Notes on Folly: How UNLIKELY Macro Works

2020-09-17
c++

Have you seen the UNLIKELY annotation before? How does it work behind the scene?

Folly code base extensively uses a macro called UNLIKELY. For instance, this is a code snippet in Notes on Folly: Thread Pool Executors:

if (UNLIKELY(!task || task.value().poison)) {
  // Actually remove the thread from the list.
  SharedMutex::WriteHolder w{&threadListLock_};
  ...
}

Similarly, Linux kernel also uses such instruments. How does it work?

Linux kernel also uses __builtin_expect.

Let’s take a look at how the macro is defined in folly:

#if defined(__GNUC__)
#define LIKELY(x) (__builtin_expect((x), 1))
#define UNLIKELY(x) (__builtin_expect((x), 0))
#else
#define LIKELY(x) (x)
#define UNLIKELY(x) (x)
#endif

This macro is transformed to __builtin_expect. In GCC documentation,

You may use __builtin_expect to provide the compiler with branch prediction information.

The return value is the value of exp, which should be an integral expression. The semantics of the built-in are that it is expected that exp == c. For example:

if (__builtin_expect (x, 0))
  foo ();

indicates that we do not expect to call foo, since we expect x to be zero. Since you are limited to integral expressions for exp, you should use constructions such as

if (__builtin_expect (ptr != NULL, 1))
  foo (*ptr);

when testing pointer or floating-point values.

Ultimately the secret is in the compiled code. Let’s compile a small program and take a look at the generated code:

#include <iostream>
int cond() { return 1; }
void bar() { std::cout << "bar\n"; }
void zoo() { std::cout << "zoo\n"; }
void foo(int x) {
  // we don't expect to call bar
  if (__builtin_expect(x, 0)) {
    bar();
  } else {
    zoo();
  }
}

int main(int argc, char **argv) {
  foo(argc);
}

Save this code to t.cc, and compile it with g++ -g -O1 t.cc. Note that we must enable optimization to enable branch predication.
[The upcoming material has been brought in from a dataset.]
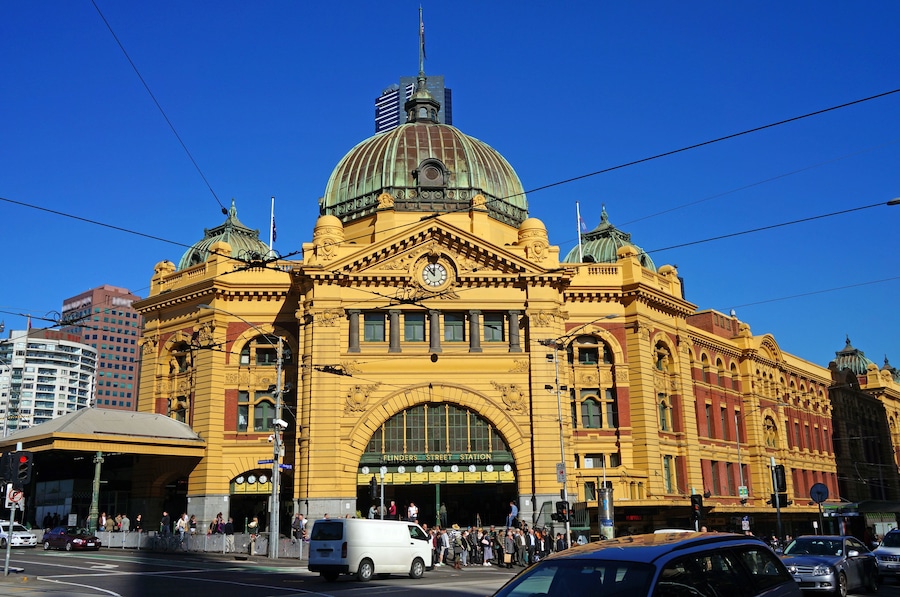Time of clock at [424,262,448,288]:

Instead of passing a static value to foo, we pass in argc to disable inlining. Let’s check the assembly of function foo:

(gdb) Dump of assembler code for function foo(int):
   <+0>:     sub    $0x8,%rsp
   <+4>:     test   %edi,%edi
   <+6>:     jne    0x894 <foo(int)+18>
   <+8>:     callq  0x861 <zoo()>
   <+13>:    add    $0x8,%rsp
   <+17>:    retq
   <+18>:    callq  0x840 <bar()>
   <+23>:    jmp    0x88f <foo(int)+13>
End of assembler dump.

Run echo disassemble foo | gdb a.out

The call zoo is raised to the next instruction of x != 0. If we switch to use

void foo(int x) {
  // we expect to call bar
  if (__builtin_expect(x, 1)) {
    bar();
  } else {
    zoo();
  }
}

The generated code is

(gdb) Dump of assembler code for function foo(int):
   <+0>:     sub    $0x8,%rsp
   <+4>:     test   %edi,%edi
   <+6>:     je     0x894 <foo(int)+18>
   <+8>:     callq  0x840 <bar()>
   <+13>:    add    $0x8,%rsp
   <+17>:    retq
   <+18>:    callq  0x861 <zoo()>
   <+23>:    jmp    0x88f <foo(int)+13>
End of assembler dump.
(gdb) quit

where the code has placed bar close to x != 0.
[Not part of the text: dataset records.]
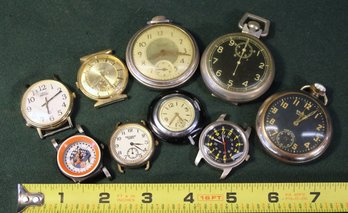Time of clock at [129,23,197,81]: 8:16
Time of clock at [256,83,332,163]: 1:08
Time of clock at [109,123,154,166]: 3:21
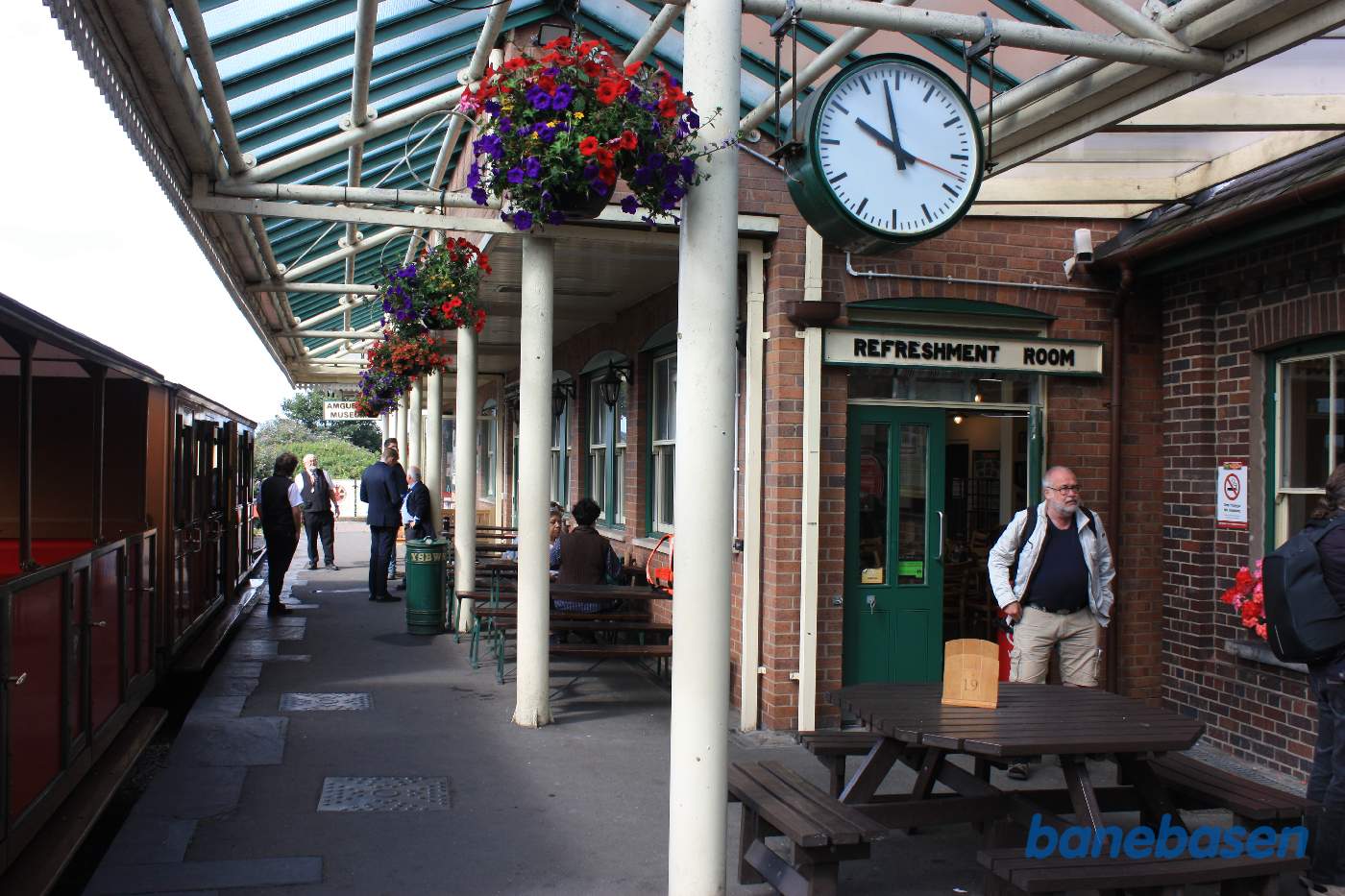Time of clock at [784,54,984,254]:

What UNLIKELY does is actually simple: it arranges instructions in the else branch to make it closer to instructions generated from if‘s condition. This optimization makes instruction execution faster because processors execute instructions in pipelines, and the arrangement of the code makes it unlikely for processors to wastefully load instructions and then flush them for failed branch prediction.